[Page-level text extractions]
════════════════
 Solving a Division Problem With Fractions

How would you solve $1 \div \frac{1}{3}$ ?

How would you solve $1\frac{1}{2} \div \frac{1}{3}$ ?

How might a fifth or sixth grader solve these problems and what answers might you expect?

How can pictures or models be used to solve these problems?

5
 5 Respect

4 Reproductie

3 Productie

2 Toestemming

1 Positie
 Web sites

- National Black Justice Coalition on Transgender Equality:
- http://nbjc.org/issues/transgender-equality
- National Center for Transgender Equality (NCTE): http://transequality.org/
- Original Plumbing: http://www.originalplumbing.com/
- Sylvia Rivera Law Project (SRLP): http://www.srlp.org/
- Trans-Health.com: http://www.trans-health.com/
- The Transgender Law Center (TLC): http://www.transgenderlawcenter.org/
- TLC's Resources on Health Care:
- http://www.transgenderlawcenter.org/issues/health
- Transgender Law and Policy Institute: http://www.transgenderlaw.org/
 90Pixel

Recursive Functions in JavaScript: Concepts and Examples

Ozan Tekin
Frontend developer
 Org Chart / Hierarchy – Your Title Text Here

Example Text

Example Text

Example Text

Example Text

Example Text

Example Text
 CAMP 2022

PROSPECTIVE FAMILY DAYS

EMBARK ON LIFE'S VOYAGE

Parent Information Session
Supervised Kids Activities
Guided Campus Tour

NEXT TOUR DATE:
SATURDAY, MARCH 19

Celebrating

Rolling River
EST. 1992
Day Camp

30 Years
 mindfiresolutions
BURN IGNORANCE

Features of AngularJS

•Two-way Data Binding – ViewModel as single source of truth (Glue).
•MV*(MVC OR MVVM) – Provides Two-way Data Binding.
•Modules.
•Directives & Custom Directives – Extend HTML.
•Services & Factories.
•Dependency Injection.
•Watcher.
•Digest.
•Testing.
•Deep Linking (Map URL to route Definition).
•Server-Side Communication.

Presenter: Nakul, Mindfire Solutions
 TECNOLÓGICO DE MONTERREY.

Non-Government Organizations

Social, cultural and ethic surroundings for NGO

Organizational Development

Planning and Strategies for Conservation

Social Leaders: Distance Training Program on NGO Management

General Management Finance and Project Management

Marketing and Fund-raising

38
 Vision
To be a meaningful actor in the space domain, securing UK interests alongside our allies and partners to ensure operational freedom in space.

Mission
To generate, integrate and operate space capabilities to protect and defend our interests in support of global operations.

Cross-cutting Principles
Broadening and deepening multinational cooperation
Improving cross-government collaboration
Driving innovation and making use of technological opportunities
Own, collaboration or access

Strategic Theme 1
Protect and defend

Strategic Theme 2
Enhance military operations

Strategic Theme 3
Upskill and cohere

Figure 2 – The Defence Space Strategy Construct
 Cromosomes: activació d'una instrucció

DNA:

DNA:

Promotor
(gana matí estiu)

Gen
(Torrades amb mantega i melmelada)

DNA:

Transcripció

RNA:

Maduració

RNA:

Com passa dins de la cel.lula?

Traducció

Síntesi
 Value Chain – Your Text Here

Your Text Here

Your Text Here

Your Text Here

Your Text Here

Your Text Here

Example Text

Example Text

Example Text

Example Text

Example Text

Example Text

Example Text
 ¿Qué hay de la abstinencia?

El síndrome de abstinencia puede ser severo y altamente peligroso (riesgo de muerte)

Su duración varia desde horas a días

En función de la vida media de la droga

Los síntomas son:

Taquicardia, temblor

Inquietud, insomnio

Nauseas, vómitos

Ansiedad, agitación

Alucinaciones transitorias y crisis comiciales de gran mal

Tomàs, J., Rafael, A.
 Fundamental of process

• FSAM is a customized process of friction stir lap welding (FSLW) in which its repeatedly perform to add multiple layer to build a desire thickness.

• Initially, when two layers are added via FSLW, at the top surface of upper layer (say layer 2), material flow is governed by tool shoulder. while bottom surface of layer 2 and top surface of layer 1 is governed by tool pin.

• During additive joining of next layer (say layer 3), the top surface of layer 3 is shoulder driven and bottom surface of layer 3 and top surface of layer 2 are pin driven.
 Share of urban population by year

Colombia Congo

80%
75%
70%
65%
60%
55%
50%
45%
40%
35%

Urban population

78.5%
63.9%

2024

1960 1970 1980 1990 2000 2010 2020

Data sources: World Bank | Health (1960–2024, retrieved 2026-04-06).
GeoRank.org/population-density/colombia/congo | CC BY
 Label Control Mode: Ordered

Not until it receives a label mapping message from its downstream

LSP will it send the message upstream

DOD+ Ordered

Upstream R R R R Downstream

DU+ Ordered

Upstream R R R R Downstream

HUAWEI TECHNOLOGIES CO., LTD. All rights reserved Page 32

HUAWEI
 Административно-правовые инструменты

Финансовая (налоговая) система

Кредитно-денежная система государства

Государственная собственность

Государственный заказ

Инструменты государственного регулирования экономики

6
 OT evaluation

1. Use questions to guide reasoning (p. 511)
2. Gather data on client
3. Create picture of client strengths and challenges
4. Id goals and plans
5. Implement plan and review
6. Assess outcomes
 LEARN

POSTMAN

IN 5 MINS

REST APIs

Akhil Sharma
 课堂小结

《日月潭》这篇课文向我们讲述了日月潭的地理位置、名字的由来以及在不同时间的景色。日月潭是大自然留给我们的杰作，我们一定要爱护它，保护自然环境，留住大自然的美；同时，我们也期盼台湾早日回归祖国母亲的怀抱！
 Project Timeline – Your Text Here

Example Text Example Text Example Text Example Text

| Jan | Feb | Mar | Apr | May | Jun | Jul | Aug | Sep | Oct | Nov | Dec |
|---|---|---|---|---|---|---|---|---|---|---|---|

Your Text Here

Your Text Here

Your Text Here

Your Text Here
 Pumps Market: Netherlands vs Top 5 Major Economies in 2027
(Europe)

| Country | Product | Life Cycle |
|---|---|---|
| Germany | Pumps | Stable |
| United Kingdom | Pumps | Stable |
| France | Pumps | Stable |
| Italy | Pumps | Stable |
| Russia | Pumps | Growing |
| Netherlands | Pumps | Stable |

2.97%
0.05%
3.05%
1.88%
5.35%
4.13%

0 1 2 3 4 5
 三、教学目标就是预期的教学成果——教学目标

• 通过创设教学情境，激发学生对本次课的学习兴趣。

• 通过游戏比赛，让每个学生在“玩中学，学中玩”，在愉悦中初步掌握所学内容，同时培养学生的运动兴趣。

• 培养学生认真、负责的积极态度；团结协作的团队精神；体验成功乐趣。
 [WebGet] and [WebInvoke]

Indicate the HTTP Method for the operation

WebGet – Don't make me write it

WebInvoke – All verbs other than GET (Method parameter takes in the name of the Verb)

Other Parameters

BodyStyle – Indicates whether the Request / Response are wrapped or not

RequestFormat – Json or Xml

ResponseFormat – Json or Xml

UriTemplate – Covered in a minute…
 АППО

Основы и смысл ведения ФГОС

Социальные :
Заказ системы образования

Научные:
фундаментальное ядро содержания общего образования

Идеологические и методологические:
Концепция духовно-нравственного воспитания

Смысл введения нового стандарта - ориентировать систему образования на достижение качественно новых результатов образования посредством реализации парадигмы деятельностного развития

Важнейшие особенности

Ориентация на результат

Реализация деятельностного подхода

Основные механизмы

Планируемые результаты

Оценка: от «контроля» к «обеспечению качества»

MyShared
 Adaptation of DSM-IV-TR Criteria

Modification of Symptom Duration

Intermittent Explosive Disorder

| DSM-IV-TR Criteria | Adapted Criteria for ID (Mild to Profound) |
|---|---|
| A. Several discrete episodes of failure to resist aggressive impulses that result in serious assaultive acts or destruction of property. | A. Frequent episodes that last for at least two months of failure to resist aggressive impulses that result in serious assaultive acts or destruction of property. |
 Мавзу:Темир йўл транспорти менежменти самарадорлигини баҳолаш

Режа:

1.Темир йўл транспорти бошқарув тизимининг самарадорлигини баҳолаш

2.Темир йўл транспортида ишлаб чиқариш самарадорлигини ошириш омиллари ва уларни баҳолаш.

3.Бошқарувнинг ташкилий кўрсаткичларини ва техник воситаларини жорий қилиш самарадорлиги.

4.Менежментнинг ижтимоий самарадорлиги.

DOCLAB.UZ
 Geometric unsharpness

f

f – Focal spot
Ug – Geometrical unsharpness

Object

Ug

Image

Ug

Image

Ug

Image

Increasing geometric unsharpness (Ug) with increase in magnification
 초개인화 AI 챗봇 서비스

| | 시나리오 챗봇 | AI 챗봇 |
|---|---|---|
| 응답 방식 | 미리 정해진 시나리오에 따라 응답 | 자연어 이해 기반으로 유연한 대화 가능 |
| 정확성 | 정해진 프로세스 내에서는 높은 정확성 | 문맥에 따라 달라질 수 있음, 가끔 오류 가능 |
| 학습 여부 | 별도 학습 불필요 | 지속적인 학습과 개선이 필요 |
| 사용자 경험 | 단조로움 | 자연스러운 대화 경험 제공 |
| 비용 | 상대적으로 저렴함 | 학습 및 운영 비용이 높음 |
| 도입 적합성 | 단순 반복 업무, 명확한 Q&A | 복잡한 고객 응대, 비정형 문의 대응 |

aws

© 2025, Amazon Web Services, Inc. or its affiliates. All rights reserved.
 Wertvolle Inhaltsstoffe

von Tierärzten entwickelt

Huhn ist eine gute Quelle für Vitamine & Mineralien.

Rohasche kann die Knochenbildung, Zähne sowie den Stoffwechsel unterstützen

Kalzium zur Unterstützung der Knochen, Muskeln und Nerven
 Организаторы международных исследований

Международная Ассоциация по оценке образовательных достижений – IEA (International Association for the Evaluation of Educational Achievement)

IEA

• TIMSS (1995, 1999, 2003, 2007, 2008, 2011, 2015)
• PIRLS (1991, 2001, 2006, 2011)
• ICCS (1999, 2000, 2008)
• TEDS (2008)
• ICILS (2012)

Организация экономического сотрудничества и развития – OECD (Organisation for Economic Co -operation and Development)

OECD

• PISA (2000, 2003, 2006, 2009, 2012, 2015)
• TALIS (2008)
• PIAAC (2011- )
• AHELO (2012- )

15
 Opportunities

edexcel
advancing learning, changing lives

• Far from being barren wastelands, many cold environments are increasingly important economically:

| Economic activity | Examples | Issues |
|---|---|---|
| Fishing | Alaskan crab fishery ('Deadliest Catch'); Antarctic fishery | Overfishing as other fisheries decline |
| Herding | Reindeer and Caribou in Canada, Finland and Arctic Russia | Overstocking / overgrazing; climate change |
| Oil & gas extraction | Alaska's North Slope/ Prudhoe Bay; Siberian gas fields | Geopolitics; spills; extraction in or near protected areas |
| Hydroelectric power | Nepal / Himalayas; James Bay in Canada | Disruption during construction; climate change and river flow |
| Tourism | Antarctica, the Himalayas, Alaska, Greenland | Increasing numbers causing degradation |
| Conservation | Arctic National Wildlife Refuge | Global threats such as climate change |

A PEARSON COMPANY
════════════════
Every line above in which the word "Ordered" is present must be copied into the answer.

PROBLEM SOLUTION ▸
 Label Control Mode: Ordered
DOD+ Ordered
DU+ Ordered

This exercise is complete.